Adapun mengenai IKPR, mereka berpendapat bahwa akan tetap memroses permohonan tersebut. Meski begitu, untuk urusan penerbitan izin lingkungan, kewenangannya tak melulu ada dengan mereka. Sebab, semua pihak terkait akan dilibatkan untuk membahas hal tersebut. Pihak terkait itu terdiri dari kabupaten, dan provinsi. Rapat inilah yang akan menjadi penentu apakah pengajuan pemohon dinilai layak atau tidak untuk diberikan izin lingkungan.
Konflik yang terjadi ini sejatinya harus kita apresiasi. Dengan konflik ini, lembaga legislatif telah menjalankan tugas pengawasan yang melekat kepada mereka. Dan memang hal inilah yang seharusnya mereka lakukan jika mendapati ada kebijakan yang berpotensi tidak sesuai aturan.

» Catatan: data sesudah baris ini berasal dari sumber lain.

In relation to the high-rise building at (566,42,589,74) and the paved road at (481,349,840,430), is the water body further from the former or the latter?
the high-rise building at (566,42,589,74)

Sampai ke titik ini, rasanya kita harus percaya dengan itu. Kesampingkan perkataan nyinyir warganet yang menyoal sikap dari wakil rakyat tersebut. Anggap saja motif yang melatarbelakangi penolakan mereka memang murni untuk menegakkan aturan. Tidak ada motif kepentingan pribadi atau golongan di belakangnya. Sebab, berkata yang tidak-tidak tanpa bukti itu sama saja menjurus ke fitnah.
Meski begitu, harus kita akui bahwa polemik tak berujung ini jelas sangat merugikan bagi Kabupaten Lampung Utara di masa mendatang. Kekhawatirannya, para investor akan berpikir seribu kali lagi untuk menanamkan modalnya di kabupaten.

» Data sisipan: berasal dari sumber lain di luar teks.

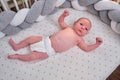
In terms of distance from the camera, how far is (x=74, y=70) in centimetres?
90

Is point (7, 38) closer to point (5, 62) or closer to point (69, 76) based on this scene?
point (5, 62)

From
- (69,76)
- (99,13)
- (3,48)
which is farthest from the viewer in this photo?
(99,13)

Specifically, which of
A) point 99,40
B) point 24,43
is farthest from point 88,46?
point 24,43

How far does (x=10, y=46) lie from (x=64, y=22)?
35 centimetres

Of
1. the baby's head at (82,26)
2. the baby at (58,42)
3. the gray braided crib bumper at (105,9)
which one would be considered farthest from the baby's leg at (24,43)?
the gray braided crib bumper at (105,9)

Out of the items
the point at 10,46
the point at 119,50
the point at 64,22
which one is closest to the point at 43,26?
the point at 64,22

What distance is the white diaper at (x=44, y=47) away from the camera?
3.10ft

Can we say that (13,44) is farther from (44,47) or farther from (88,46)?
(88,46)

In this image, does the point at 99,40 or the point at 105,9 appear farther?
the point at 105,9

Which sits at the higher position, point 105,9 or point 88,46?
point 105,9

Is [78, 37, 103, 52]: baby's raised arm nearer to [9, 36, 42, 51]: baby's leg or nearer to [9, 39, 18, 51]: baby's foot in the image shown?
[9, 36, 42, 51]: baby's leg

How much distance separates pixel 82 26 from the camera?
3.21 feet

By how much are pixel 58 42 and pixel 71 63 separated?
132 mm

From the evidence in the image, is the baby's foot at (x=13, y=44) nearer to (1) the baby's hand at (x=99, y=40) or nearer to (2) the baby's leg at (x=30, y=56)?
(2) the baby's leg at (x=30, y=56)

Dampaknya, tingkat pengangguran di Lampung Utara tidak akan berkurang. Padahal, untuk urusan tingkat pengangguran terbuka sejak tahun 2012 silam, Lampung Utara selalu berada di posisi dua atau tiga besar di Provinsi Lampung.
Kalau sudah begini, kondisi Lampung Utara tak ubahnya seperti buah simalakama. Dimakan, mati ayah, tak dimakan, mati ibu. Pabriknya diperbolehkan berdiri salah, tidak diperbolehkan berdiri tambah salah.